Do I need anything else to go along with the prefilter and the bio balls inside of the sump?

As far as the pump, I pick up a Aqueon Pump 2500 (485 GPH) for under $30.00 on Ebay. Is that a good deal?


----------



## beaslbob (May 29, 2009)

Mjavy:

Look an external wet/dry sump system is difficult to setup. For instance from your last post that 485gph is what the pump will do without lifting the water at all. Most pumps have charts that say (just guessing to show point)

gph___height (head feet)
485______0
350______2
250______4
100______8

the point is the higher the water is pumped back to the tank the less flow you get.

I suggest you take a look at the link in my signature and seriously consider those methods with platties, tetras and so on. Then consider more complicated systems in the future.

just a thought

worth at most .02


----------



## Crazy (Mar 1, 2012)

Bob, this thread is about filtration. He obviously wants all the things not consistant with your 'methods' so concidering them would be a huge step back from what he is wanting. Please try to keep your recommendations where they are applicable, if someone is asking about a method you do not use then you don't have a horse in this race and leave it alone.


To the OP: I would recommend a sponge filtration pad, a bit of filter floss, and your bio balls. Also look into Chemi Pure carbon for pulling meds out of the tank. It is great stuff, and you did great on that pump.


----------



## beaslbob (May 29, 2009)

MJAVY7 said:


> Here I go second question ever, very new at this...so please help.

**PROVIDED MATERIAL**
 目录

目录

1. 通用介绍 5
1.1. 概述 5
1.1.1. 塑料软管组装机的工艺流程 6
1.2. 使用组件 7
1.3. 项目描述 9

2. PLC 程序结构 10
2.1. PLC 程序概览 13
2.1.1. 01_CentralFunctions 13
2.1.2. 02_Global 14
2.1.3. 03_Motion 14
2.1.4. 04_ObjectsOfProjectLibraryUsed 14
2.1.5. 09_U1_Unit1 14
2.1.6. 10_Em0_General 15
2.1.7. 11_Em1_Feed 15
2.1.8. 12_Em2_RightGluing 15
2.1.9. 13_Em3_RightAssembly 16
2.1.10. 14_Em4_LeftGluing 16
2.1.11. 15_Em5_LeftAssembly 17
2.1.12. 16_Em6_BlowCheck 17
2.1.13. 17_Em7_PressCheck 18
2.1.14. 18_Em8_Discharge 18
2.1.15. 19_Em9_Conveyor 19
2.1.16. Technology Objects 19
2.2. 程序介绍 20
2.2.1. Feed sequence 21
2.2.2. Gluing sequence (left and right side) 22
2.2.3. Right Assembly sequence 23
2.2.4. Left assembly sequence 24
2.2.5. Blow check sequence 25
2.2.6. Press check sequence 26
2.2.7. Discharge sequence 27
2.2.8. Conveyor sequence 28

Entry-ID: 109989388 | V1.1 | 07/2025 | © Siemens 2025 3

* * *

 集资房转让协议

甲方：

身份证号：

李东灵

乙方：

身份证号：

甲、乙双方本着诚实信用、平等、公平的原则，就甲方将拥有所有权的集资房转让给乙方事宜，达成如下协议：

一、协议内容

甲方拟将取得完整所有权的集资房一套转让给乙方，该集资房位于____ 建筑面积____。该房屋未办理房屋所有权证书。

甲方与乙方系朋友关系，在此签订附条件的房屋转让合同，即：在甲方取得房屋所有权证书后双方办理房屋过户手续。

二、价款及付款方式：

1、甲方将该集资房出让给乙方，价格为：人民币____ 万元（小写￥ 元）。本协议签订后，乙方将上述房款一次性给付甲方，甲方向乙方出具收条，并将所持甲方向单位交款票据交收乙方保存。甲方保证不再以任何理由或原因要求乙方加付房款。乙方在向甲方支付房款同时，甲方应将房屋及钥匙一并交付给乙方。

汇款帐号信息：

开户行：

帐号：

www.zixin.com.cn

...

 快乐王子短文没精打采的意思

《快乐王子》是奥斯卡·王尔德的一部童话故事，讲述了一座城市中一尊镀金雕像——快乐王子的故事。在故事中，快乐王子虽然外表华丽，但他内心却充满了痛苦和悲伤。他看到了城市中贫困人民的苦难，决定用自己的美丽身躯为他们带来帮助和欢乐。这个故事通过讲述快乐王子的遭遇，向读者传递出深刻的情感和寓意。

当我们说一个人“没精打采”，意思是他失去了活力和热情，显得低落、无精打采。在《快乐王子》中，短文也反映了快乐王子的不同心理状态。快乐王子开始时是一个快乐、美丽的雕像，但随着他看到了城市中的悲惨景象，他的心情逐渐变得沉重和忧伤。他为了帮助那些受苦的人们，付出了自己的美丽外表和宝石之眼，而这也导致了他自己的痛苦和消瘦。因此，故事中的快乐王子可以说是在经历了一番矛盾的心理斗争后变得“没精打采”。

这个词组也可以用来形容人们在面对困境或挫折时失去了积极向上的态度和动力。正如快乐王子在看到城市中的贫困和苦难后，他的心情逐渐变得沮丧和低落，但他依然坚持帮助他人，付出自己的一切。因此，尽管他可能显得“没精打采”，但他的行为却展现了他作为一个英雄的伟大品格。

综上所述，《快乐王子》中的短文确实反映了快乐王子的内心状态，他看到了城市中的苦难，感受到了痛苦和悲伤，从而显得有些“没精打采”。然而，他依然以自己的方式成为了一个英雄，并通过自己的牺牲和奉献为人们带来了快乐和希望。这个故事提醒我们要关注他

**TASK TO CARRY OUT**
Write what comes next in the forum thread about setting up an aquarium sump filter, starting right after its last line.

**RESULT OF THIS EXERCISE**
> 
> I am building a wet dry filter for a 65 gallon fresh water tank. I am following the following link to get advise...
> Building Main Chamber for a Wet-Dry Filter
> ...


Sorry

thought I was helping. *old dude

my .02


----------



## MJAVY7 (Apr 4, 2012)

beaslbob said:


> Sorry
> 
> thought I was helping. *old dude
> 
> my .02


You did help a littler but you are at the opposite end of the spectrum. I want to start at the other end (no plants) then eventually maybe add a few. 

I tried plants in the front yard of my house and I have failed, so I am not to comfortable with them however if it helps the fish feel more at home then I will definatelly consider it....along with the wet dry filter.


----------



## beaslbob (May 29, 2009)

MJAVY7 said:


> You did help a littler but you are at the opposite end of the spectrum. I want to start at the other end (no plants) then eventually maybe add a few.
> 
> I tried plants in the front yard of my house and I have failed, so I am not to comfortable with them however if it helps the fish feel more at home then I will definatelly consider it....along with the wet dry filter.


thanks and all this is just something to consider.

FWIW plants die in my front yard also. *old dude

external sump/wet-drys can and will eventually flood the area around the aquarium. that's the danger of pumping water from one open container to another open container. I had 3 floods on my marine system before I figured out how to prevent them. so you might want to chat with the people in the marine forums on how to setup a sump system.

Meanwhile best tank ever.

still just my 

.02


----------



## clep.berry (Mar 4, 2012)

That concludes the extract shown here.